Vampire bats aren't the only ghoulish creatures carrying around potential health treats. Now researchers are eyeing spider webs for a tricky new biomaterial that could be used in various medical applications.

How it's made: A typical spider spins six different kinds of silk, says Randy Lewis, professor of molecular biology at the University of Wyoming. Some silks get woven into specific patterns for a web; other kinds become a death shroud for trapped insects. All are bouncy and super-tough. "Typical spider silk is actually five times stronger than steel," Lewis says.

He and his team have genetically engineered bacteria with synthetic spider silk genes. The bacteria can make spider silk proteins on demand, with varying degrees of strength and elasticity. Lewis collects the protein fibers and then spins his own spider silk in the lab. One Canadian company, Nexia Biotechnologies Inc.'s BioSteel, has also tested other large-scale production mechanisms -- in the mammary glands of goats.

Where it might go: With mass production, spider silk would make excellent surgical suture material, Lewis says. The threads could be as strong as current materials, but up to 10 times thinner. Tiny stitches would be a boon for fields such as eye surgery, neurosurgery or plastic surgery. And unlike silkworm silk and other materials, spider silk doesn't trigger an immune response in the body.
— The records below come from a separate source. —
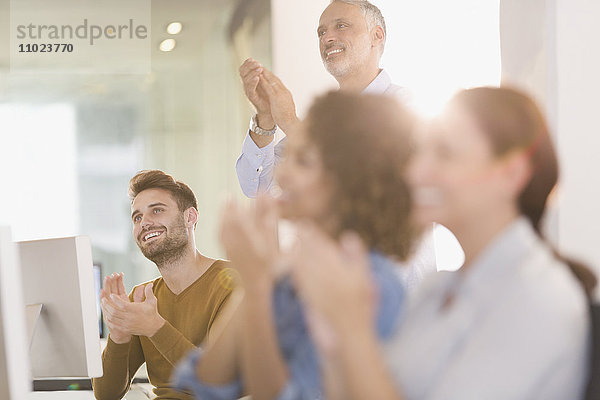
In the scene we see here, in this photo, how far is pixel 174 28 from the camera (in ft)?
14.9

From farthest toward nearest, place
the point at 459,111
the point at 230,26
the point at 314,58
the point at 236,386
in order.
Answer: the point at 230,26, the point at 314,58, the point at 236,386, the point at 459,111

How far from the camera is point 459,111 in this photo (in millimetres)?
1014

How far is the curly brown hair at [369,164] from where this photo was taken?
39.0 inches

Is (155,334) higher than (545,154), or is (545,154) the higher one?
(545,154)

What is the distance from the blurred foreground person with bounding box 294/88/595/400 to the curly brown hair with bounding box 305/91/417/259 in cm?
3

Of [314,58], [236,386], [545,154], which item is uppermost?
[314,58]

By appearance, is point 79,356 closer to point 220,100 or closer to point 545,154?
point 545,154

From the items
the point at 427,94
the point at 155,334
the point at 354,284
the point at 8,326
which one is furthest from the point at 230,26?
the point at 354,284

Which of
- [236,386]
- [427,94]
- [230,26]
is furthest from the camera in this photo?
[230,26]

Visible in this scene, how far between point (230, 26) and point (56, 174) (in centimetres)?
129

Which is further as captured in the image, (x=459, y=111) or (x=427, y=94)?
(x=427, y=94)

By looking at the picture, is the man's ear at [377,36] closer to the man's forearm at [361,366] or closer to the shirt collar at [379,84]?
the shirt collar at [379,84]

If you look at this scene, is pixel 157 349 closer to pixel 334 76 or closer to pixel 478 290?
pixel 334 76

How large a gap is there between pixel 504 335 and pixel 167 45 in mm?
3876
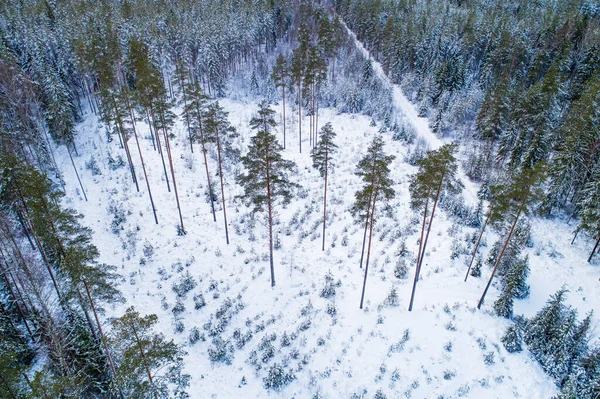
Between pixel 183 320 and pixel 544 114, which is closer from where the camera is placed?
pixel 183 320

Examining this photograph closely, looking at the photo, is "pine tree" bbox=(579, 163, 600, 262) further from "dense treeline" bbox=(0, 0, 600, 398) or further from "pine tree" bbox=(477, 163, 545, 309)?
"pine tree" bbox=(477, 163, 545, 309)

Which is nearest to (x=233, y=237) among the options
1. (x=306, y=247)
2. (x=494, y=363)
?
(x=306, y=247)

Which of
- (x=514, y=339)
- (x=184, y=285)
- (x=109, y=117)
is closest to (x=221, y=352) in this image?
(x=184, y=285)

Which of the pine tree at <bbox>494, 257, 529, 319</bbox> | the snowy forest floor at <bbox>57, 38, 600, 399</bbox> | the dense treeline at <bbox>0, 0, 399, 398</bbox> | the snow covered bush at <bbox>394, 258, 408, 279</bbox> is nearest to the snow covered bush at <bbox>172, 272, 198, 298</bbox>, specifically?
the snowy forest floor at <bbox>57, 38, 600, 399</bbox>

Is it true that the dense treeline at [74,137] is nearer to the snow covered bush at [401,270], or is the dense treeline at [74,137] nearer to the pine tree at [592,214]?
the snow covered bush at [401,270]

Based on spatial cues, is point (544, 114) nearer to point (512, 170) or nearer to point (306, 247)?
point (512, 170)

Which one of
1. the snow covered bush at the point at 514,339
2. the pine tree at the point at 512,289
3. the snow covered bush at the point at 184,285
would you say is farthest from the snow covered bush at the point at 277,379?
the pine tree at the point at 512,289

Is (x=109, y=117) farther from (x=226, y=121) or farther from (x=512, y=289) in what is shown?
(x=512, y=289)
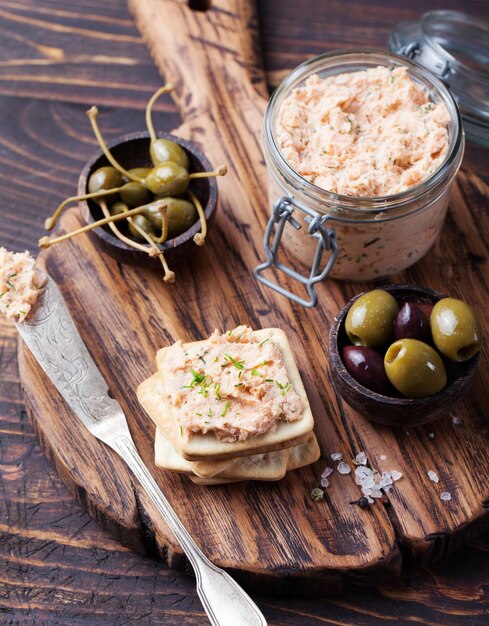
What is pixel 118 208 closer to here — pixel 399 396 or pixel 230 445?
pixel 230 445

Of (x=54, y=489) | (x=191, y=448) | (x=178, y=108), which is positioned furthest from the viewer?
(x=178, y=108)

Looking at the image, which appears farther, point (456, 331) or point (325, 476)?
point (325, 476)

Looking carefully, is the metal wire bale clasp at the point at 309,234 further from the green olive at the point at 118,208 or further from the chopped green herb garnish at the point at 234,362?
the green olive at the point at 118,208

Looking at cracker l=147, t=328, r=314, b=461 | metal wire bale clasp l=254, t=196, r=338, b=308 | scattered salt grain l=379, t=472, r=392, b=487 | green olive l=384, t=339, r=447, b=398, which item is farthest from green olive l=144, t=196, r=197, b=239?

Toughness and flexibility also make spider silk a natural possibility for artificial ligaments. No good alternatives for ligaments or tendons are available, Lewis says.

In the far future, he envisions even more nifty orthopedic scenarios. Spider silk could function as a temporary replacement ligament in the knee while serving as a scaffold on which stem cells would grow -- and as the cells matured, the natural ligament could slowly take over from the spider silk ligament until the regenerated knee ligament was fully grown.

The same bouncy qualities that allow spider webs to catch high-flying insects without snapping might also make the silk useful in other situations: in automobile air bags. Air bags blow passengers back into the seat with explosive force, Lewis says, but silk air bags might be able to absorb more energy. This could reduce air bag injuries and even make them safe for use with infants in car seats.

Why it's taking so long: "It's very difficult to get spider silk," Lewis says. His team had to resort to surgery during recent studies -- anesthetizing the spiders and extracting their silk fibers, one spider at a time. In England and France in the 19th century, ambitious researchers tried other methods, he says. They copied the industry's techniques for silkworm cultivation and attempted to breed lots of spiders in close quarters. "But spiders aren't like silkworms," Lewis says. "Spiders aren't sociable. They just tended to kill each other."